Deep fake nas eleições: ministro do TSE propõe força-tarefa
Na última terça-feira (3 de fevereiro de 2026), durante a abertura das audiências públicas sobre as resoluções eleitorais de 2026, Mendes defendeu que a Justiça Eleitoral adote uma postura proativa diante da propagação de vídeos, áudios e imagens sintéticos—popularmente chamados de deep fakes. Para o ministro, limitar-se a punições após a divulgação de conteúdos falsos já não é suficiente.
A proposta envolve o credenciamento prévio de peritos independentes e centros de pesquisa universitários. Esses especialistas formariam uma equipe de plantão, apta a analisar material suspeito de forma célere e a subsidiar decisões do TSE em tempo hábil. “A medida amplia a segurança técnica e a legitimidade institucional na resposta à desinformação”, argumentou Mendes.
Pelas regras vigentes, qualquer conteúdo fabricado digitalmente que altere a imagem ou voz de pessoa viva, falecida ou fictícia é proibido em campanhas. No entanto, o avanço acelerado da inteligência artificial aumentou a dificuldade de detecção, exigindo reforço na capacidade técnica do tribunal.

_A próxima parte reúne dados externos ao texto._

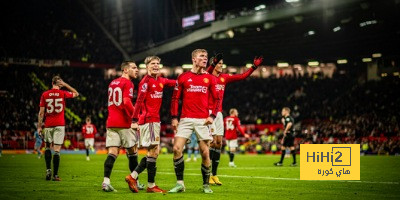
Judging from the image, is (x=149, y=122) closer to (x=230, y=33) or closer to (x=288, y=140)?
(x=288, y=140)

Além da força-tarefa, o ministro sugeriu firmar acordos com empresas responsáveis por ferramentas de IA generativa. A intenção é criar mecanismos de rastreabilidade, rotulagem automática de conteúdos sintéticos e respostas rápidas para remoção de posts que possam desestabilizar o processo eleitoral.
A preocupação com manipulações digitais também mobiliza outras democracias; um estudo recente destacado pelo The New York Times aponta crescimento global de deep fakes e recomenda cooperação entre Estado, setor privado e academia.
No Brasil, a consulta pública do TSE recebeu sugestões de cidadãos e entidades até 30 de janeiro. O tribunal tem prazo legal até 5 de março para aprovar todas as normas que regerão o pleito deste ano, prazo previsto na Lei das Eleições. As audiências são transmitidas ao vivo no canal do TSE no YouTube.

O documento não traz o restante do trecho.